Exercise:
Images are to be excluded, and the rest of the data repeated exactly.

Records for the task:
-- -- --

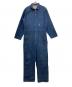 BIG BILL（ビッグ ビル）の古着「オールインワン」｜ブルー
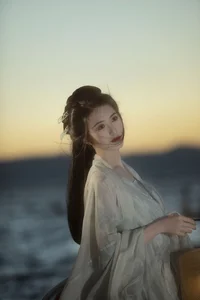 Academic Aesthetic: YiTuYu Art Language Vol.8084 with Model Pumpkin Digital Collection - image 19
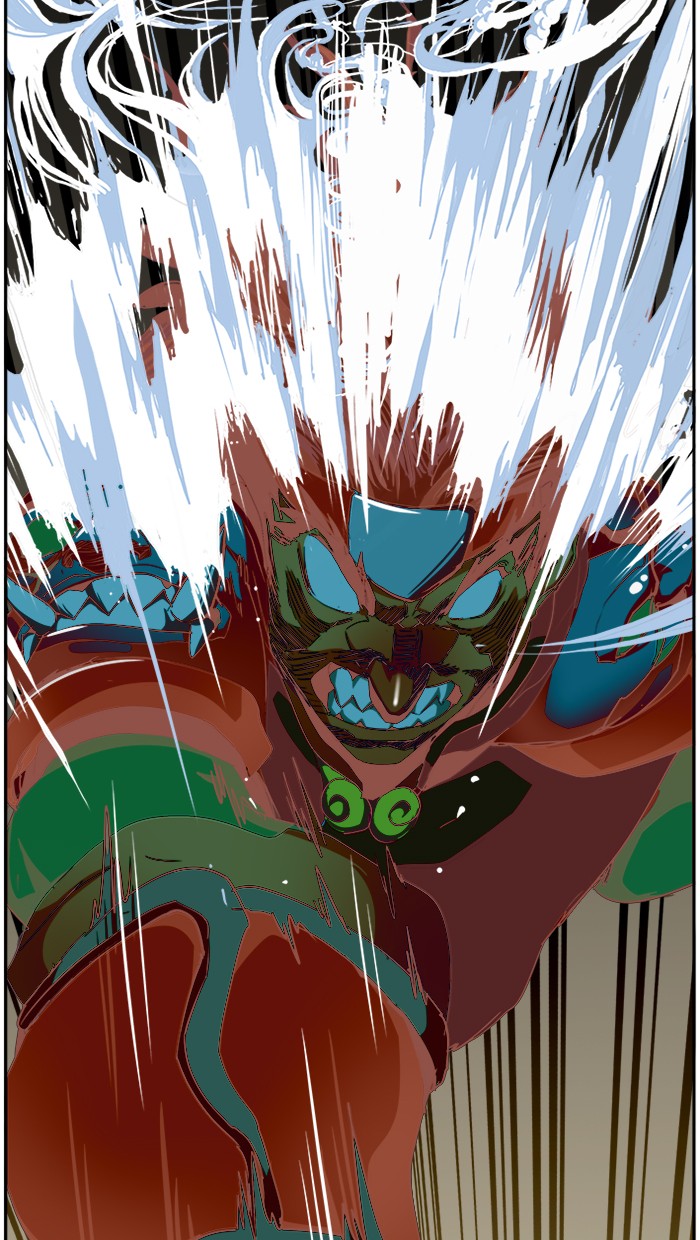 The God of High School Chap 454 - Next Chap 455
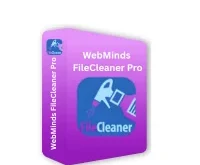 WebMinds FileCleaner Pro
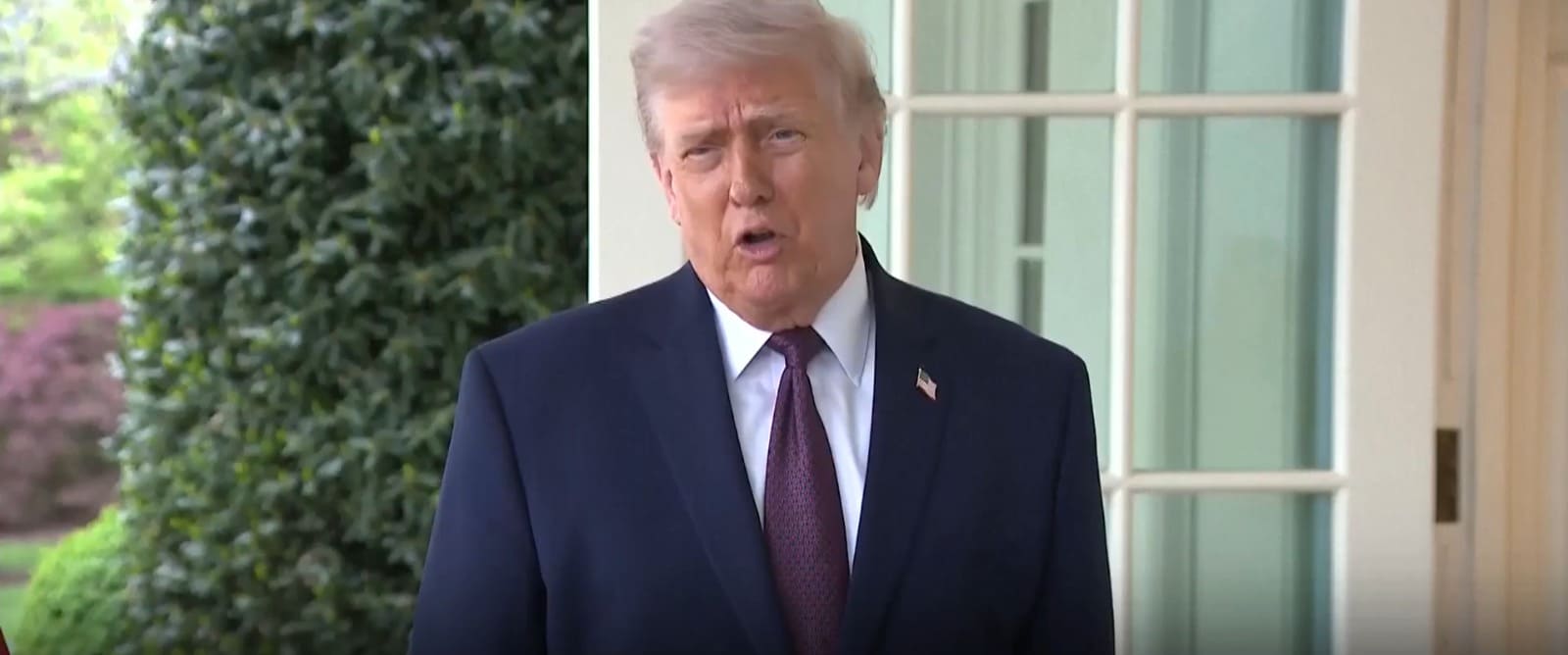 دونالد ترامب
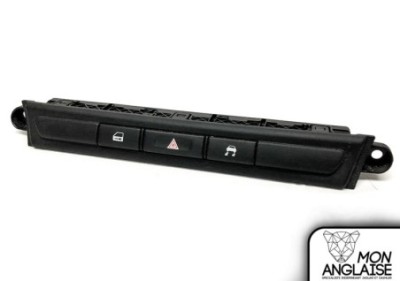 Interrupteur de tableau de bord (sièges non chauffants) Jaguar S-Type 2003-2008 | XR843291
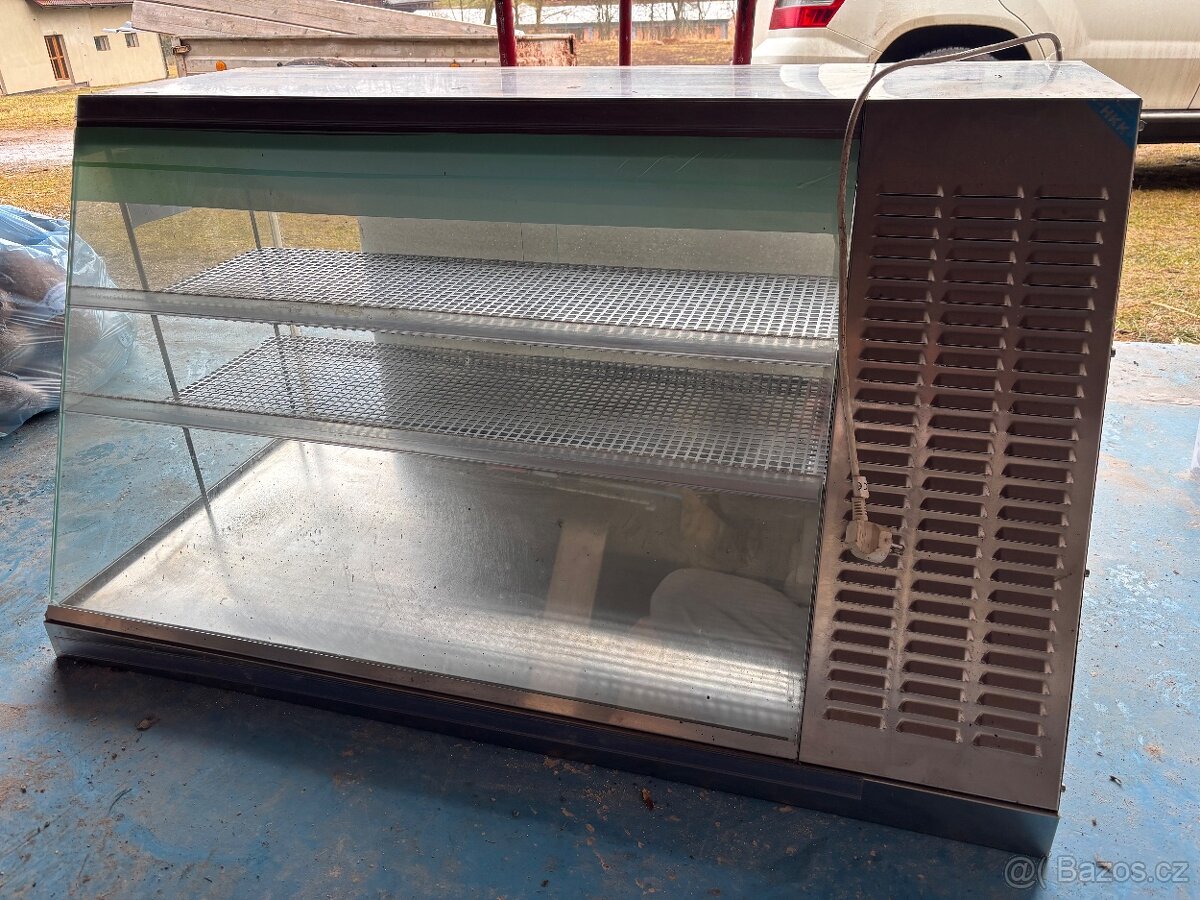 Vitrina chladicí - 2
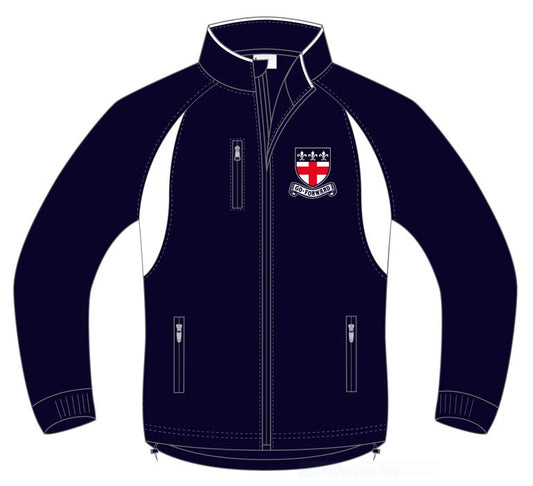 Staff Spray Jacket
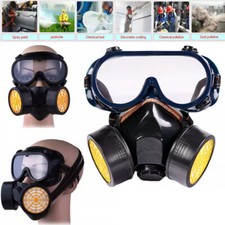 Atemschutz Vollmaske Gasmaske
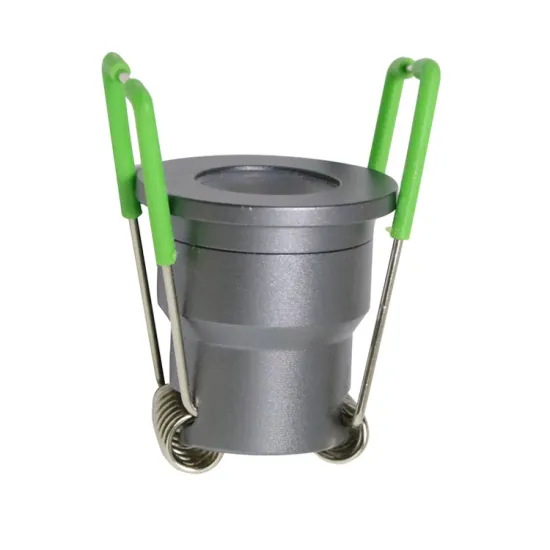 6pcs 3W IP65 LED Recessed Ceiling Spot Lights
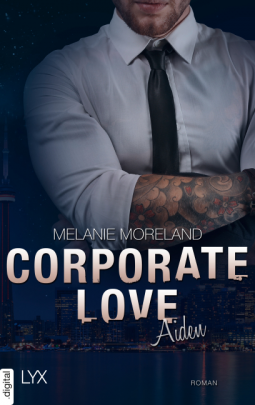 Buchcover für Corporate Love - Aiden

-- -- --

Solution to this problem:
 BIG BILL（ビッグ ビル）の古着「オールインワン」｜ブルー
 Academic Aesthetic: YiTuYu Art Language Vol.8084 with Model Pumpkin Digital Collection - image 19
 The God of High School Chap 454 - Next Chap 455
 WebMinds FileCleaner Pro
 دونالد ترامب
 Interrupteur de tableau de bord (sièges non chauffants) Jaguar S-Type 2003-2008 | XR843291
 Vitrina chladicí - 2
 Staff Spray Jacket
 Atemschutz Vollmaske Gasmaske
 6pcs 3W IP65 LED Recessed Ceiling Spot Lights
 Buchcover für Corporate Love - Aiden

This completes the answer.